## What you should do
Can you rewrite the listing below with "coffee table" changed to "side table" and everything else left as it is?
──────── Recorded information ────────
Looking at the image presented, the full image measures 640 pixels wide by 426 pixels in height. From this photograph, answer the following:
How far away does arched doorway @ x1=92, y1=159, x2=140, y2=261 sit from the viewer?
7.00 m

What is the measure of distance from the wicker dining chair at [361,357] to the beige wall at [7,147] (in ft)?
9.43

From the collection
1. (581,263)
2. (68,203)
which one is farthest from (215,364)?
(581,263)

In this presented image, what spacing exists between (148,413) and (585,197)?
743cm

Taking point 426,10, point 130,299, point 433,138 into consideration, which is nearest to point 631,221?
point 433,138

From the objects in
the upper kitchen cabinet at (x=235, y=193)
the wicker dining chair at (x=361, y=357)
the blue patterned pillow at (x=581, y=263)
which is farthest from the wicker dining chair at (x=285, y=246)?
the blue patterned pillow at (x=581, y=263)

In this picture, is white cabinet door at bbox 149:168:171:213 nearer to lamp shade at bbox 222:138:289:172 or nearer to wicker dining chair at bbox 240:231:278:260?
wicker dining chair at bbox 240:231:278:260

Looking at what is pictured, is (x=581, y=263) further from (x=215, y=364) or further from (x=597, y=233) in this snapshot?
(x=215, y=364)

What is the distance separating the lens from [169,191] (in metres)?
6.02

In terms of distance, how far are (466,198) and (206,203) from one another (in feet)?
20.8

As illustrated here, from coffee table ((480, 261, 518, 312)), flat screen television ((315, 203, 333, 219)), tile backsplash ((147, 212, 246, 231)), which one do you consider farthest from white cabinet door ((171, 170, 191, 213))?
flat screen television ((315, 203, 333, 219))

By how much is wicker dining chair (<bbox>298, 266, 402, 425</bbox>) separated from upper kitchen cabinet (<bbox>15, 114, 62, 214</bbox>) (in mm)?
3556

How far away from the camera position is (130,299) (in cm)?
────────
## Task output
Looking at the image presented, the full image measures 640 pixels wide by 426 pixels in height. From this photograph, answer the following:
How far away does arched doorway @ x1=92, y1=159, x2=140, y2=261 sit from the viewer?
7.00 m

What is the measure of distance from the wicker dining chair at [361,357] to the beige wall at [7,147] (in ft)?
9.43

From the collection
1. (581,263)
2. (68,203)
which one is farthest from (215,364)?
(581,263)

In this presented image, what spacing exists between (148,413) and (585,197)?
743cm

Taking point 426,10, point 130,299, point 433,138 into consideration, which is nearest to point 631,221?
point 433,138

From the objects in
the upper kitchen cabinet at (x=235, y=193)
the wicker dining chair at (x=361, y=357)
the blue patterned pillow at (x=581, y=263)
which is farthest from the wicker dining chair at (x=285, y=246)?
the blue patterned pillow at (x=581, y=263)

In this picture, is white cabinet door at bbox 149:168:171:213 nearer to lamp shade at bbox 222:138:289:172 or nearer to wicker dining chair at bbox 240:231:278:260?
wicker dining chair at bbox 240:231:278:260

Looking at what is pictured, is (x=581, y=263) further from (x=215, y=364) or further from (x=597, y=233) in this snapshot?
(x=215, y=364)

What is the distance separating the lens from [169,191] (in metres)?
6.02

In terms of distance, how far are (466,198) and (206,203) from one another (in feet)?
20.8

As illustrated here, from side table ((480, 261, 518, 312)), flat screen television ((315, 203, 333, 219)), tile backsplash ((147, 212, 246, 231)), which one do you consider farthest from white cabinet door ((171, 170, 191, 213))?
flat screen television ((315, 203, 333, 219))

By how much is wicker dining chair (<bbox>298, 266, 402, 425</bbox>) separated from upper kitchen cabinet (<bbox>15, 114, 62, 214</bbox>) (in mm)?
3556

How far away from the camera position is (130,299) (in cm)?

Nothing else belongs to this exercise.